In our house cauliflower dinners were me and my brother's favorite, we developed stealthy skills to steal a piece or two away from my mom as she was cooking and always invited friends over for a taste of our mom's culinary genius.
This week when my mom decided to air-mail a full head of organic cauliflower, I had to use it up quick and could think of no better way than making my mom's famous dish. Not only that, but I decided to document it so that I could share it with you all!
With no further ado:
Mom's Cauliflower
Ingredients:
A head of Cauliflower sectioned up
4 eggs
2-3 cups of breadcrumbs
1 1/2 cup of vegetable oil
Steps:
Place all the cauliflower into a pot and cover with water. Bring water to a boil and boil until cauliflower is tender, but not soft. You should be able to stick a fork in it without resistance, however watch that you don't boil it till it falls apart. The difference between the two extremes is about a minute in boiling time, so watch closely.

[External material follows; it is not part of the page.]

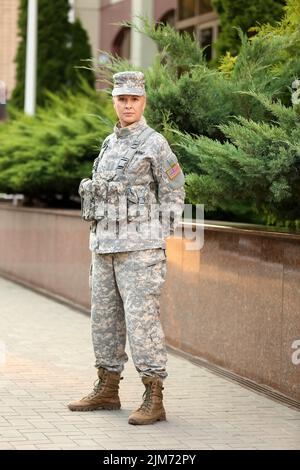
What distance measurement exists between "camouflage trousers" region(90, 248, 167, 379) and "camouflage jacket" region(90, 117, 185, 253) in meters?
0.09

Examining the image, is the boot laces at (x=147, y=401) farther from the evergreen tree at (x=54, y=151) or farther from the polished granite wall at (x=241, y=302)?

Remove from water when the cauliflower is done and allow to cool.
Prepare your egg wash, by beating the four eggs until you have an even consistency. Coat your cauliflower in egg and then transfer into the breadcrumbs. Cover the cauliflower in a small mound of breadcrumbs, pressing firmly on top. Take out your little 'tree' and toss it back and forth between your hands to remove any excess crumbs, and then place on the side. Repeat until you have all your cauliflower covered.
In a pan, heat the vegetable oil on a medium heat (this is important so that your cauliflower doesn't burn) and fry your cauliflower until golden brown. Rotate the 'trees' as necessary trying to get them as evenly brown from all sides as possible. When finished place on a paper towel to absorb excess oil. When you put the next batch of cauliflower in, remember that your oil will be even hotter so watch more closely that your breadcrumbs don't burn.
Serve with tartar sauce and potatoes.
My mom used to just make boiled potatoes with caraway seeds, salt and melted butter.
The tartar sauce I got once again from Chuck's Day Off, though I didn't use the arugula I still found that it turned out great! Here is the recipe below:
Tartar Sauce
- 4 tbsp mayonnaise
- 1 bunch arugula, chopped
- 1 large shallot, finely chopped
- 1 large dill pickle, chopped
- 1 tbsp capers, chopped
- 2 anchovies, minced
Tartar Sauce
- Place 4 tablespoons of mayo in a bowl and add all your ingredients finely diced.
- Mix together. Mixture should be green, chunky and not too runny.